It's strange, really, how we associate certain foods with particular seasons of the year. It differs from country to country, too, of course. I don't think of myself as much of a traditionalist, yet we eat turkey on Christmas Day, and I make my Christmas cake, Christmas pudding and mince pies during November and December. We eat pancakes on Shrove Tuesday, and hot cross buns on Good Friday, and extra chocolate at Easter...
Most years, I make too much mincemeat. Or, more to the point, as my supply gets low I eke it out by adding extra dried fruit, or grated apple. I don't want to run out before Christmas... so I end up with a couple of hundred grams of mincemeat left over, which sits in the fridge for the next ten or eleven months.
Worse still, by the time the following December rolls around, the leftover mincemeat has usually got rather dried up and crystalline, and looks so sad next to my newly-made batch that I quietly throw it away.

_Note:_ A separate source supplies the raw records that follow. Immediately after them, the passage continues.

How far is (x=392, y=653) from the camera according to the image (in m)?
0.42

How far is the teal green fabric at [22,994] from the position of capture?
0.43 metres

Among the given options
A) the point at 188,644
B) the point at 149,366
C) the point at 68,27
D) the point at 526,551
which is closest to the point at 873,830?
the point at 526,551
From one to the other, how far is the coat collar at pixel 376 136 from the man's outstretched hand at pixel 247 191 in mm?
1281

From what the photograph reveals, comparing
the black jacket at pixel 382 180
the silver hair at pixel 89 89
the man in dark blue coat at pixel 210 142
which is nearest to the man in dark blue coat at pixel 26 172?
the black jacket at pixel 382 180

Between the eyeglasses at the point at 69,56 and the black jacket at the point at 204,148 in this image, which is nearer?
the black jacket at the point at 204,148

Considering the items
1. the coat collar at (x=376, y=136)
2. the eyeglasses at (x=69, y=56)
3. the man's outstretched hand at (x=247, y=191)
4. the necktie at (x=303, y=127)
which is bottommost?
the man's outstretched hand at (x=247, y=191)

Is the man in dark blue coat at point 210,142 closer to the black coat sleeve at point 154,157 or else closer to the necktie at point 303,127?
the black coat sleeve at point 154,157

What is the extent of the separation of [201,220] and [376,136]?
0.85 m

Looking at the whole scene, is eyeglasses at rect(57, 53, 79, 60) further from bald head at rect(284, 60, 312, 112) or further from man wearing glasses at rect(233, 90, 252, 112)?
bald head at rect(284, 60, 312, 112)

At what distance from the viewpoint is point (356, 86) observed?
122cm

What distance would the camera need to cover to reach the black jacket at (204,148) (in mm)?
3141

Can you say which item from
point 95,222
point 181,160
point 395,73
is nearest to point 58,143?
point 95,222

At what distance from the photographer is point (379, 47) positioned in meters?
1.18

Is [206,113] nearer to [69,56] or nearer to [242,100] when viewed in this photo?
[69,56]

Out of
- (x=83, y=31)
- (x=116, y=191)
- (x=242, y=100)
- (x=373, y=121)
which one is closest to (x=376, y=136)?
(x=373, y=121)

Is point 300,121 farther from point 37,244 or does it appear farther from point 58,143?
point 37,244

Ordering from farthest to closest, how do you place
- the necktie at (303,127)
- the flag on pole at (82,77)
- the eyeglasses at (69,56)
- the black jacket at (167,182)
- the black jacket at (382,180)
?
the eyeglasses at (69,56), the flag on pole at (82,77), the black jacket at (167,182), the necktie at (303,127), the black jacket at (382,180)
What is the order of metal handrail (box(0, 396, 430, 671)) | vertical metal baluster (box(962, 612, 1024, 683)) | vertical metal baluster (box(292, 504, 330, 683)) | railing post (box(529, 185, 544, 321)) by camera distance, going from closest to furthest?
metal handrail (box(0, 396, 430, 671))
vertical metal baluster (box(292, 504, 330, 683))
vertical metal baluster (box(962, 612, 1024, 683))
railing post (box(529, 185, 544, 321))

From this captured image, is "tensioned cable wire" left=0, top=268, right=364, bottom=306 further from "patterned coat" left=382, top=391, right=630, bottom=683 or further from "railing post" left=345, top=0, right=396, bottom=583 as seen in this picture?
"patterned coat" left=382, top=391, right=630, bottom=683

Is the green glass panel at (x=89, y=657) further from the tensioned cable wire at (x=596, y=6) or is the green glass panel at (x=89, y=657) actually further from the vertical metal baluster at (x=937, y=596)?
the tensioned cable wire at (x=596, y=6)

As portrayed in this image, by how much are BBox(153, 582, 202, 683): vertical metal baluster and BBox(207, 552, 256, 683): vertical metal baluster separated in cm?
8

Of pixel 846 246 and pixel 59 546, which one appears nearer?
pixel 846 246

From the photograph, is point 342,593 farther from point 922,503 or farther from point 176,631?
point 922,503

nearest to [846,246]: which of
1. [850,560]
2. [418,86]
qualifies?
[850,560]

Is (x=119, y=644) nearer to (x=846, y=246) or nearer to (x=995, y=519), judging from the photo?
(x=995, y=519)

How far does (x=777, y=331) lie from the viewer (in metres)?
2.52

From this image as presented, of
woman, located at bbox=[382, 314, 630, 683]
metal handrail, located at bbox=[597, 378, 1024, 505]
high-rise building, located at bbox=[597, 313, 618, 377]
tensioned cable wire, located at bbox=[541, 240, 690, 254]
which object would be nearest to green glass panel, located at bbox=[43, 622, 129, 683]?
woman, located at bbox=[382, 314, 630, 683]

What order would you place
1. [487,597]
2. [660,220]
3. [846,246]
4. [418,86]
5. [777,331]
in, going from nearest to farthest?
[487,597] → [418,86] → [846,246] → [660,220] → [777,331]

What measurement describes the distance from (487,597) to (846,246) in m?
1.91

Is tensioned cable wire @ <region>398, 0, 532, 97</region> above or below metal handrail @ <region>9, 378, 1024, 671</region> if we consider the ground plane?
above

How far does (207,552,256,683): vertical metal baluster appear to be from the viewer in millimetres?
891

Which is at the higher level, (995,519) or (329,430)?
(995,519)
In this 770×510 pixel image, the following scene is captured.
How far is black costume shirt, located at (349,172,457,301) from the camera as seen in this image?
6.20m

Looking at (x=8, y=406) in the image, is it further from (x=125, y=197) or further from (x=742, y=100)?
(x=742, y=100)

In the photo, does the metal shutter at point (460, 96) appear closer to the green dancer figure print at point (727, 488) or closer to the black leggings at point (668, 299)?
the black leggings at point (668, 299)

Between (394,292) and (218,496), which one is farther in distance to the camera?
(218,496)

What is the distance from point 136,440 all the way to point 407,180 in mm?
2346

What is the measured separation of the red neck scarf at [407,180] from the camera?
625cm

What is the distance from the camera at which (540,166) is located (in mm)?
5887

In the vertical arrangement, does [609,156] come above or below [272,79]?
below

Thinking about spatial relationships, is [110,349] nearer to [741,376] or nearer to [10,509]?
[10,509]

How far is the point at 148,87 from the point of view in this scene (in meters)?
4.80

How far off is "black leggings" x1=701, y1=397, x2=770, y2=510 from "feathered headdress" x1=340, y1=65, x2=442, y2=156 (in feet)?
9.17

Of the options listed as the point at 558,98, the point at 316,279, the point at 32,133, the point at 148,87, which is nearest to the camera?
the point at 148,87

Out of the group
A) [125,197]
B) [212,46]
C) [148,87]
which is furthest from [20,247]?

As usual, I had leftover mincemeat from Christmas 2007. It sat in the fridge. Then Daniel came home for his furlough, and mentioned that he had only eaten ONE mince pie in the past few months. They're not generally made on the Doulos. To make even one per person, there would have to be 350 of them, and who can manage just one mince pie? (Well, apparently Daniel can. But that's because he popped into a British evening in December for a few minutes before being on duty. And they happened to be serving mince pies).
So I decided to overcome my strange reluctance to make mince pies when it isn't Advent. I used up all the mincemeat. I eked it out a little with extra dried fruit... but that's because I had made too much pastry. Then I had to roll the pastry thinner and thinner to accommodate the last of the mincemeat.
But.. I used it all up. And made 35 mince pies on Wednesday.
There aren't 35 left now, but there are still quite a few. More than I had expected. Perhaps because, bizarrely, they just don't taste the same when it's Lent rather than Advent.